*** Opening of PROVIDED INFORMATION ***

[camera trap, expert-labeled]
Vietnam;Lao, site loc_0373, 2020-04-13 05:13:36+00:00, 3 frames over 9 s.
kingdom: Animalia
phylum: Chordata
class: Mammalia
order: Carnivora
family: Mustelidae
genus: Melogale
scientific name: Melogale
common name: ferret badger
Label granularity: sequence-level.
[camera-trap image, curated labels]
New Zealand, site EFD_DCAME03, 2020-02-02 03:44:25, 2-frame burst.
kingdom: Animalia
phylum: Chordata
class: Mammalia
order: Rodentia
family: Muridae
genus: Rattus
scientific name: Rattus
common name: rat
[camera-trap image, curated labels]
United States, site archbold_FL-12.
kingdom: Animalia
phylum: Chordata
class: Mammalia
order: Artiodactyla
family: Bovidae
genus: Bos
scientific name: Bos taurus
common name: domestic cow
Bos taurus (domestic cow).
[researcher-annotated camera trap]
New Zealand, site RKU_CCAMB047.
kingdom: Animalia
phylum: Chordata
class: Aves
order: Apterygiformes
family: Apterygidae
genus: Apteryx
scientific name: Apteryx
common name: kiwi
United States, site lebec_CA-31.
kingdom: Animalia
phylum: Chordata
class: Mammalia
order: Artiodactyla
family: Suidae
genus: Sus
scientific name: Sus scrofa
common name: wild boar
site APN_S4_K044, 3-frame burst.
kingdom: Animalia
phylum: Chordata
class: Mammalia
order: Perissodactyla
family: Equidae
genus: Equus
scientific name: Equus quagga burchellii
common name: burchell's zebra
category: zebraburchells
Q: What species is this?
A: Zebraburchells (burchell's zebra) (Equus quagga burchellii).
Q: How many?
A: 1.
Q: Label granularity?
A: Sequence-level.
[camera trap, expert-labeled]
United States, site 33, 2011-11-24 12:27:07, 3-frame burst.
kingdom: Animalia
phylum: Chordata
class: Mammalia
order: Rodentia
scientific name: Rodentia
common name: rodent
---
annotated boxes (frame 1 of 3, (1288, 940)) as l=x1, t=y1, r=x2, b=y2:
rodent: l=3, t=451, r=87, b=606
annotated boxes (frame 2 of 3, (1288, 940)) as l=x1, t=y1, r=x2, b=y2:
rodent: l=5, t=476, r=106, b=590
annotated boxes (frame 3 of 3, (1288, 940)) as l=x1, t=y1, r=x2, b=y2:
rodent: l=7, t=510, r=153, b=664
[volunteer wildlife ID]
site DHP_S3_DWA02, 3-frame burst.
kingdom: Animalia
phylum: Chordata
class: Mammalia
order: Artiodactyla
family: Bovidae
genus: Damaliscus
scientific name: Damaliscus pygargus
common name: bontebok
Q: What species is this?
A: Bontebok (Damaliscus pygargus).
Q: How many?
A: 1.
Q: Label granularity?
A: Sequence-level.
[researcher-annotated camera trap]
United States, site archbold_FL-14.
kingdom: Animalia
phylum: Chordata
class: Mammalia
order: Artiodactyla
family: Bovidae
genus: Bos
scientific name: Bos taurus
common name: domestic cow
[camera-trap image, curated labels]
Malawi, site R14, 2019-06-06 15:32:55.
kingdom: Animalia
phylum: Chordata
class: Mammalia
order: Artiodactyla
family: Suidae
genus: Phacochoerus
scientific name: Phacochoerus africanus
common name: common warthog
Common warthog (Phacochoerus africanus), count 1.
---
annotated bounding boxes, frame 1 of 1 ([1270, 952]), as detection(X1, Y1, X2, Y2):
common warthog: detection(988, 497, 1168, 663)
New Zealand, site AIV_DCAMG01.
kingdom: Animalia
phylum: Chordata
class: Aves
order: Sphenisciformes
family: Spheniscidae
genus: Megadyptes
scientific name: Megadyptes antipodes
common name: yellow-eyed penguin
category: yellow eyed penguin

*** Close of PROVIDED INFORMATION ***

◆ **TASK**:
Please return the whole listing, line for line, exactly.

◆ **RESPONSE TO THIS EXERCISE**:
[camera trap, expert-labeled]
Vietnam;Lao, site loc_0373, 2020-04-13 05:13:36+00:00, 3 frames over 9 s.
kingdom: Animalia
phylum: Chordata
class: Mammalia
order: Carnivora
family: Mustelidae
genus: Melogale
scientific name: Melogale
common name: ferret badger
Label granularity: sequence-level.
[camera-trap image, curated labels]
New Zealand, site EFD_DCAME03, 2020-02-02 03:44:25, 2-frame burst.
kingdom: Animalia
phylum: Chordata
class: Mammalia
order: Rodentia
family: Muridae
genus: Rattus
scientific name: Rattus
common name: rat
[camera-trap image, curated labels]
United States, site archbold_FL-12.
kingdom: Animalia
phylum: Chordata
class: Mammalia
order: Artiodactyla
family: Bovidae
genus: Bos
scientific name: Bos taurus
common name: domestic cow
Bos taurus (domestic cow).
[researcher-annotated camera trap]
New Zealand, site RKU_CCAMB047.
kingdom: Animalia
phylum: Chordata
class: Aves
order: Apterygiformes
family: Apterygidae
genus: Apteryx
scientific name: Apteryx
common name: kiwi
United States, site lebec_CA-31.
kingdom: Animalia
phylum: Chordata
class: Mammalia
order: Artiodactyla
family: Suidae
genus: Sus
scientific name: Sus scrofa
common name: wild boar
site APN_S4_K044, 3-frame burst.
kingdom: Animalia
phylum: Chordata
class: Mammalia
order: Perissodactyla
family: Equidae
genus: Equus
scientific name: Equus quagga burchellii
common name: burchell's zebra
category: zebraburchells
Q: What species is this?
A: Zebraburchells (burchell's zebra) (Equus quagga burchellii).
Q: How many?
A: 1.
Q: Label granularity?
A: Sequence-level.
[camera trap, expert-labeled]
United States, site 33, 2011-11-24 12:27:07, 3-frame burst.
kingdom: Animalia
phylum: Chordata
class: Mammalia
order: Rodentia
scientific name: Rodentia
common name: rodent
---
annotated boxes (frame 1 of 3, (1288, 940)) as l=x1, t=y1, r=x2, b=y2:
rodent: l=3, t=451, r=87, b=606
annotated boxes (frame 2 of 3, (1288, 940)) as l=x1, t=y1, r=x2, b=y2:
rodent: l=5, t=476, r=106, b=590
annotated boxes (frame 3 of 3, (1288, 940)) as l=x1, t=y1, r=x2, b=y2:
rodent: l=7, t=510, r=153, b=664
[volunteer wildlife ID]
site DHP_S3_DWA02, 3-frame burst.
kingdom: Animalia
phylum: Chordata
class: Mammalia
order: Artiodactyla
family: Bovidae
genus: Damaliscus
scientific name: Damaliscus pygargus
common name: bontebok
Q: What species is this?
A: Bontebok (Damaliscus pygargus).
Q: How many?
A: 1.
Q: Label granularity?
A: Sequence-level.
[researcher-annotated camera trap]
United States, site archbold_FL-14.
kingdom: Animalia
phylum: Chordata
class: Mammalia
order: Artiodactyla
family: Bovidae
genus: Bos
scientific name: Bos taurus
common name: domestic cow
[camera-trap image, curated labels]
Malawi, site R14, 2019-06-06 15:32:55.
kingdom: Animalia
phylum: Chordata
class: Mammalia
order: Artiodactyla
family: Suidae
genus: Phacochoerus
scientific name: Phacochoerus africanus
common name: common warthog
Common warthog (Phacochoerus africanus), count 1.
---
annotated bounding boxes, frame 1 of 1 ([1270, 952]), as detection(X1, Y1, X2, Y2):
common warthog: detection(988, 497, 1168, 663)
New Zealand, site AIV_DCAMG01.
kingdom: Animalia
phylum: Chordata
class: Aves
order: Sphenisciformes
family: Spheniscidae
genus: Megadyptes
scientific name: Megadyptes antipodes
common name: yellow-eyed penguin
category: yellow eyed penguin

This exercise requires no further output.